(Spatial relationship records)
+===+

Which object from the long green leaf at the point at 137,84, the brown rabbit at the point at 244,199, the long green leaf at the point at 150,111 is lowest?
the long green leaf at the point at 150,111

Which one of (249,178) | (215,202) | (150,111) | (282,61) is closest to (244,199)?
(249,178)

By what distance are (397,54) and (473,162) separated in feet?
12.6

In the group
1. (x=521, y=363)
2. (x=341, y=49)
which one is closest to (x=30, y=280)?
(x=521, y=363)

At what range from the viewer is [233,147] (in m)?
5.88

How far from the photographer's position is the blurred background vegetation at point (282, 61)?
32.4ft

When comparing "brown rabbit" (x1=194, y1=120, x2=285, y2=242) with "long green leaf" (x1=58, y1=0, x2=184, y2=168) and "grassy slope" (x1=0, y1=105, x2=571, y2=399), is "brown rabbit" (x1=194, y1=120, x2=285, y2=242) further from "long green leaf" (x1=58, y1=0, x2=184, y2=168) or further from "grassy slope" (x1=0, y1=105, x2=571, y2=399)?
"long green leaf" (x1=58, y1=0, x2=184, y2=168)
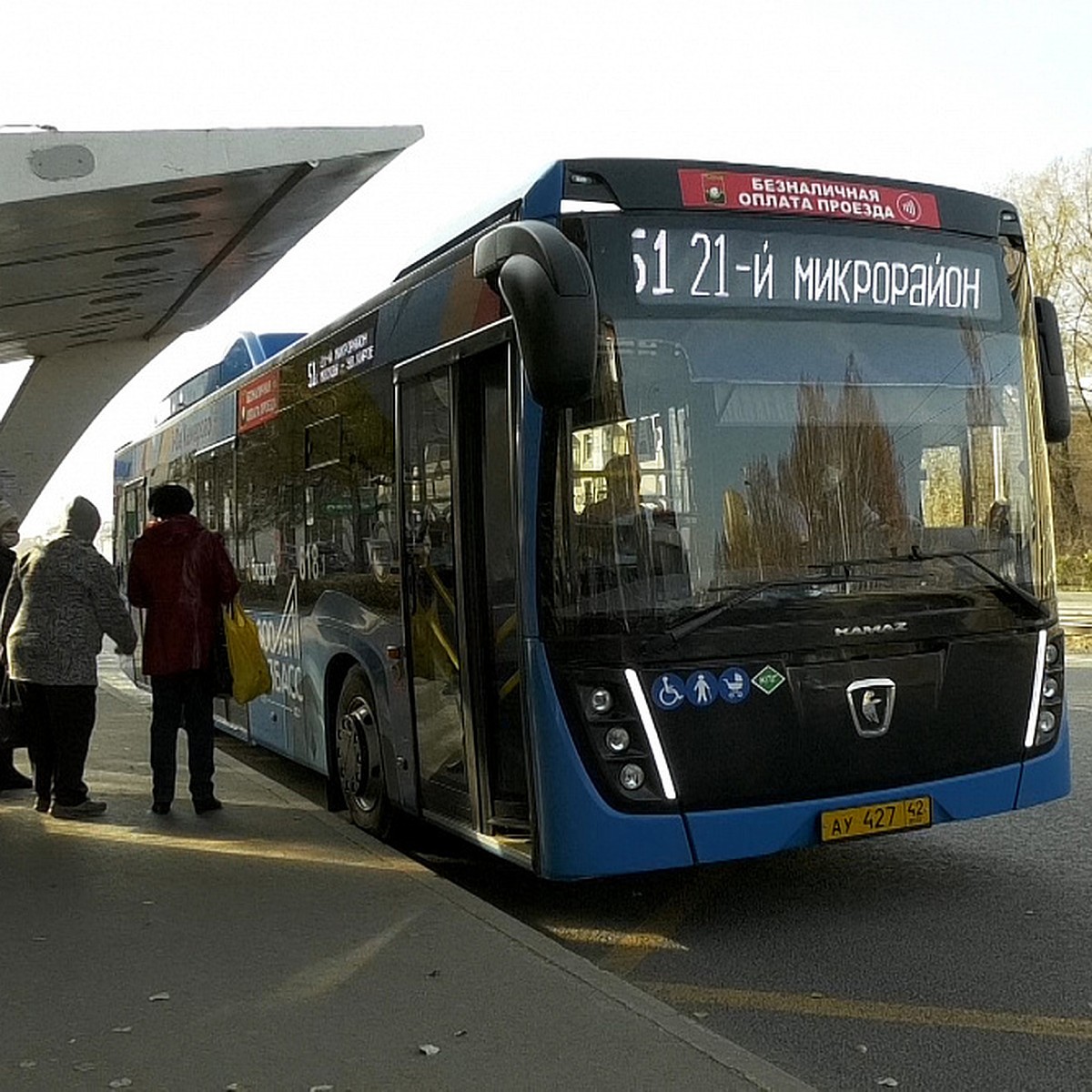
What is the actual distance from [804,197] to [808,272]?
338 mm

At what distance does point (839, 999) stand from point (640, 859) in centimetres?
92

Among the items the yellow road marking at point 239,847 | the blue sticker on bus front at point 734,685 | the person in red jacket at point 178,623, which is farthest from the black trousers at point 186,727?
the blue sticker on bus front at point 734,685

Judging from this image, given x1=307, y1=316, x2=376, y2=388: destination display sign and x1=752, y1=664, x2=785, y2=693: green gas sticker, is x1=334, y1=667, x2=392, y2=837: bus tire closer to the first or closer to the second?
x1=307, y1=316, x2=376, y2=388: destination display sign

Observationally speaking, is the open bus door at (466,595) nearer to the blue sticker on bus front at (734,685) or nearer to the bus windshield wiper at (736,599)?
the bus windshield wiper at (736,599)

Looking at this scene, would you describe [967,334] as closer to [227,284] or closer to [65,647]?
[65,647]

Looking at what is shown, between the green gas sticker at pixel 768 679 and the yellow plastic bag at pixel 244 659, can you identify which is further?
the yellow plastic bag at pixel 244 659

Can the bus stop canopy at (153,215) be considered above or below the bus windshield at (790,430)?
above

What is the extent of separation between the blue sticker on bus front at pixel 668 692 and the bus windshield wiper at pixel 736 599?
0.16 m

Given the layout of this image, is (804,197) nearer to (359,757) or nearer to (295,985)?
(295,985)

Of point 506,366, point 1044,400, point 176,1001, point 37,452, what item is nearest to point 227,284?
point 506,366

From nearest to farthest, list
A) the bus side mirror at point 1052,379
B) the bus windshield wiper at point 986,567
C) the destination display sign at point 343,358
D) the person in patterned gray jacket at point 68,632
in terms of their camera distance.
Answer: the bus windshield wiper at point 986,567, the bus side mirror at point 1052,379, the destination display sign at point 343,358, the person in patterned gray jacket at point 68,632

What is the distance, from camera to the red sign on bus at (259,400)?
10.1 meters

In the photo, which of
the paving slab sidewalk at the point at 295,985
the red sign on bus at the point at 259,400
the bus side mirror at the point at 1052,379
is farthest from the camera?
the red sign on bus at the point at 259,400

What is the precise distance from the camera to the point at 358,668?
326 inches
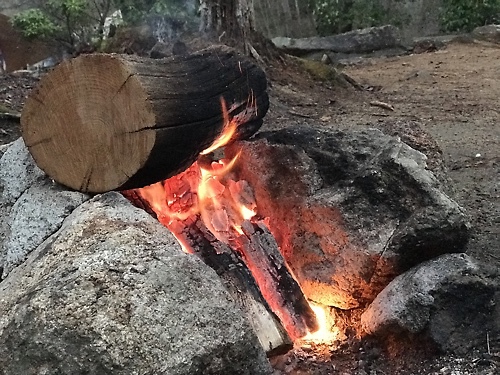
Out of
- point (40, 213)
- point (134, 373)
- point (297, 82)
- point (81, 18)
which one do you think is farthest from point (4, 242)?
point (81, 18)

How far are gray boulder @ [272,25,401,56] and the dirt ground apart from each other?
0.65m

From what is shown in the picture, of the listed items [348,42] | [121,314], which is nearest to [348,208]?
[121,314]

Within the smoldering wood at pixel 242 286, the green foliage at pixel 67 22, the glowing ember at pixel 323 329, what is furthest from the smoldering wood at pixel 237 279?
the green foliage at pixel 67 22

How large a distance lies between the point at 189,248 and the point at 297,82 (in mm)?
4517

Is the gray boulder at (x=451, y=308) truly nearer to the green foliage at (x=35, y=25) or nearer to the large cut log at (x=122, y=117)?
the large cut log at (x=122, y=117)

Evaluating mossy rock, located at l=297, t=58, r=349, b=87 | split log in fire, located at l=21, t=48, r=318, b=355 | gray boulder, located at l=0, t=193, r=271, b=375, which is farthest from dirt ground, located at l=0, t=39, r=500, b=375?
gray boulder, located at l=0, t=193, r=271, b=375

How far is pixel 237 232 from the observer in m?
3.01

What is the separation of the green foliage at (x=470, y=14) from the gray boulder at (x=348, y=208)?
10.4 metres

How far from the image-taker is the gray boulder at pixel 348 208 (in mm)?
2791

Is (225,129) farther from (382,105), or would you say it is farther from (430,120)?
(382,105)

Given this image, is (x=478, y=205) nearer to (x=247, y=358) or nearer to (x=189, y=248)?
(x=189, y=248)

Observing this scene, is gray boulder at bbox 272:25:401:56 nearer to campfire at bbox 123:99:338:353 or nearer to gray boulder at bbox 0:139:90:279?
campfire at bbox 123:99:338:353

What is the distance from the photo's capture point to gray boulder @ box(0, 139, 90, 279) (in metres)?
2.66

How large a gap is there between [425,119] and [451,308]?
168 inches
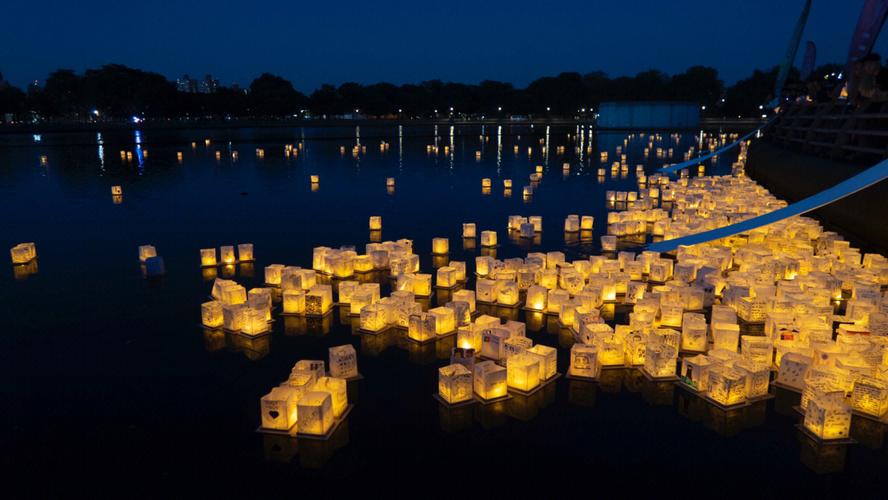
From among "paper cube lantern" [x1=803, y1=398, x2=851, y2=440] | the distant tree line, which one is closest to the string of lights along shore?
"paper cube lantern" [x1=803, y1=398, x2=851, y2=440]

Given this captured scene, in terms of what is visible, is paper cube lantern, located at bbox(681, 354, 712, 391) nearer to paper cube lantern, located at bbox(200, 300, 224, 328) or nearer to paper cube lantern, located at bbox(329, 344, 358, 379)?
paper cube lantern, located at bbox(329, 344, 358, 379)

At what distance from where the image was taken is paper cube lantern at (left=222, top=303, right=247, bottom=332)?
6.49m

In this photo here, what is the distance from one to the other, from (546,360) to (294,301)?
3208 millimetres

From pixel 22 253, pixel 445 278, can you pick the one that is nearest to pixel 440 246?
pixel 445 278

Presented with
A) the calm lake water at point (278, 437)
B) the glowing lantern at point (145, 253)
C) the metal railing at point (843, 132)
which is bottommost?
the calm lake water at point (278, 437)

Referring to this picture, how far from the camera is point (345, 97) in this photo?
331 ft

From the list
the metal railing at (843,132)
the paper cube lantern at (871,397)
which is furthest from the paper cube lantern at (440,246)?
the metal railing at (843,132)

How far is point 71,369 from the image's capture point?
18.6ft

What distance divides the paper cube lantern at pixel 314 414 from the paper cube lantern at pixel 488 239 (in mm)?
6367

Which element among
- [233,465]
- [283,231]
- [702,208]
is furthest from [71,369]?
[702,208]

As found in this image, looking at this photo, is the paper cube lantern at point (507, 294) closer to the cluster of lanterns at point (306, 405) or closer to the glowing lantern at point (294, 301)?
the glowing lantern at point (294, 301)

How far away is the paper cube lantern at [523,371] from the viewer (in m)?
5.16

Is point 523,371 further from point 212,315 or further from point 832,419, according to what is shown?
point 212,315

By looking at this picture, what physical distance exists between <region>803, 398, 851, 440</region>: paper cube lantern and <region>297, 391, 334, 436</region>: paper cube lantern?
368cm
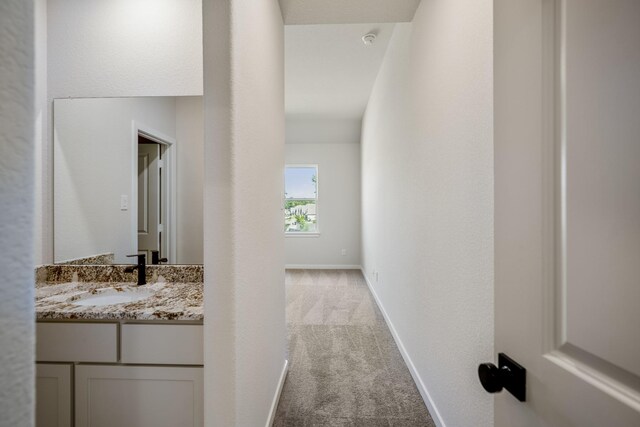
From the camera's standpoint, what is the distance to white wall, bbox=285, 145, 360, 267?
6.36 m

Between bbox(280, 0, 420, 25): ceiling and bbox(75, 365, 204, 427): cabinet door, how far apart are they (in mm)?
2106

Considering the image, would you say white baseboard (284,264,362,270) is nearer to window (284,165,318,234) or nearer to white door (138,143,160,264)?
window (284,165,318,234)

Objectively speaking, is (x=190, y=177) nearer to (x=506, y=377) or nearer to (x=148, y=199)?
(x=148, y=199)

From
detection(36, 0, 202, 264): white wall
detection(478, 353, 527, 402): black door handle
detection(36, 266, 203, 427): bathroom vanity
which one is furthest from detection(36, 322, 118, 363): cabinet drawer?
detection(478, 353, 527, 402): black door handle

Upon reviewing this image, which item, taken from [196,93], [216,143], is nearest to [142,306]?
[216,143]

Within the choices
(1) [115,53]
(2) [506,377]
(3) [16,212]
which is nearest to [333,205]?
(1) [115,53]

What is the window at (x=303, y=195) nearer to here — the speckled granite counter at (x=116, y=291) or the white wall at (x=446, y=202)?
the white wall at (x=446, y=202)

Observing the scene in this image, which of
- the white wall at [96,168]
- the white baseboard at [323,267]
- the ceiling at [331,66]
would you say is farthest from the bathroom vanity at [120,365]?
the white baseboard at [323,267]

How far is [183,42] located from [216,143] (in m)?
1.23

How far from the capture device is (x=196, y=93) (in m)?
1.85

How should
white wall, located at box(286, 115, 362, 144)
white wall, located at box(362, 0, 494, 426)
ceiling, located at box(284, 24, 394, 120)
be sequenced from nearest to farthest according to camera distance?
white wall, located at box(362, 0, 494, 426)
ceiling, located at box(284, 24, 394, 120)
white wall, located at box(286, 115, 362, 144)

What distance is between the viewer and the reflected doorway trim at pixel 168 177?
192cm

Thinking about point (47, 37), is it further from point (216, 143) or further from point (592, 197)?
point (592, 197)

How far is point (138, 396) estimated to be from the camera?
1283 mm
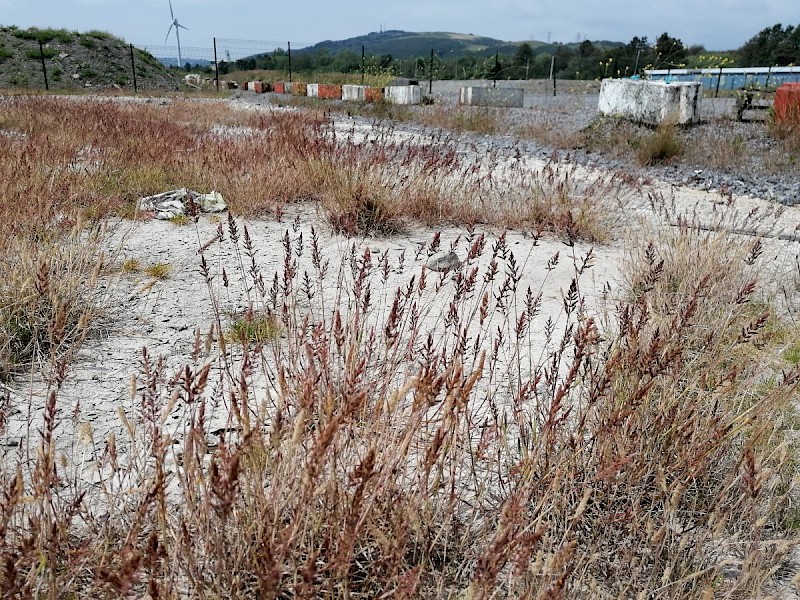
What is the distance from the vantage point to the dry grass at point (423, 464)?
1393mm

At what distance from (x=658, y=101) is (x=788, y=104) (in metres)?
2.19

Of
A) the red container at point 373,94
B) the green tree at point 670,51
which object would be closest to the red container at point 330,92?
the red container at point 373,94

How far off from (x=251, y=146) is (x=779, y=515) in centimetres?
718

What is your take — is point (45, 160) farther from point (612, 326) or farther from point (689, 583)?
point (689, 583)

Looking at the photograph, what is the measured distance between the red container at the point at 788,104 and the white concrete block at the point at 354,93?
41.9ft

+===+

### Set exercise
Repeat the line containing "Upon reviewing this" and every line after it up to the end of the material above, exactly as they stand, minus the pictures.

### Correct result
Upon reviewing this image, which item, taken from [196,93], [216,143], is nearest to [142,306]?
[216,143]

Within the choices
(1) [115,53]
(2) [506,377]
(3) [16,212]
which is nearest to [333,205]?
(1) [115,53]

What is the window at (x=303, y=195) nearer to here — the speckled granite counter at (x=116, y=291) or the white wall at (x=446, y=202)?
the white wall at (x=446, y=202)

Observing the scene in this image, which of
- the white wall at [96,168]
- the white baseboard at [323,267]
- the ceiling at [331,66]
would you say is farthest from the bathroom vanity at [120,365]?
the white baseboard at [323,267]

How far is [183,42] located from [216,143] (in m)?
1.23

How far from the capture device is (x=196, y=93) (in m)?
1.85

How should
white wall, located at box(286, 115, 362, 144)
white wall, located at box(362, 0, 494, 426)
ceiling, located at box(284, 24, 394, 120)
be sequenced from nearest to farthest according to camera distance?
white wall, located at box(362, 0, 494, 426)
ceiling, located at box(284, 24, 394, 120)
white wall, located at box(286, 115, 362, 144)

What distance is between the viewer and the reflected doorway trim at pixel 168 177?
192cm

Thinking about point (47, 37), is it further from point (216, 143) or further from point (592, 197)?
point (592, 197)

How far is point (138, 396) estimated to be from the camera?
1283 mm
What is the distance from the vantage point to the dry grass at point (423, 464)?
1393mm

At what distance from (x=658, y=101) is (x=788, y=104) (in metres)?
2.19

Of
A) the red container at point 373,94
B) the green tree at point 670,51
which object would be closest to the red container at point 330,92?
the red container at point 373,94

How far off from (x=251, y=146) is (x=779, y=515) in centimetres?
718

What is your take — is point (45, 160) farther from point (612, 326) or farther from point (689, 583)?
point (689, 583)

Looking at the photograph, what is the measured distance between the red container at the point at 788,104 and the white concrete block at the point at 354,93?
41.9ft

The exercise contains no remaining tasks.